> [PROBLEM STATEMENT]:
Retype the passage of the news report on Turkey's air attacks in Afrin that starts with the words "According to Turkish" and ends with "according to Anadolu.".

Overnight air attacks hit 19 targets, 'neutralising' dozens of Syrian Kurdish YPG and ISIL fighters, Turkish army says.

Turkey has resumed air attacks in the enclave of Afrin in northern Syria, destroying more than a dozen targets and "neutralising" at least 34 rebels, the Turkish army says.

The fighters belonged to the Syrian Kurdish armed group YPG and the Islamic State of Iraq and the Levant (ISIL, also known as ISIS) group, according to the army.

Turkish state news agency Anadolu reported on Friday that Turkish armed forces struck 19 targets overnight, as part of its ongoing operation inside Syria.

According to Turkish media, Ankara's aerial campaign was briefly halted after Russia closed the airspace over Afrin, as a result of the downing of a Russian jet in neighbouring Idlib province.

Since the operation started in January 20, an estimated 1,062 YPG and ISIL fighters have been "neutralised", a term Turkey uses to imply that the fighters have either been killed, captured or have surrendered, according to Anadolu. 

As of Sunday, at least 14 Turkish troops have also been reported killed in the fighting.

Stored items:
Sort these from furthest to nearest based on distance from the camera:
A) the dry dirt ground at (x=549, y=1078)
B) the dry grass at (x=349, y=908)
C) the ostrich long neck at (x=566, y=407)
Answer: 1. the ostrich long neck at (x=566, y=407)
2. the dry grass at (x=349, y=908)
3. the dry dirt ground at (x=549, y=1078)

> [ANSWER TO THIS TASK]:
According to Turkish media, Ankara's aerial campaign was briefly halted after Russia closed the airspace over Afrin, as a result of the downing of a Russian jet in neighbouring Idlib province.

Since the operation started in January 20, an estimated 1,062 YPG and ISIL fighters have been "neutralised", a term Turkey uses to imply that the fighters have either been killed, captured or have surrendered, according to Anadolu.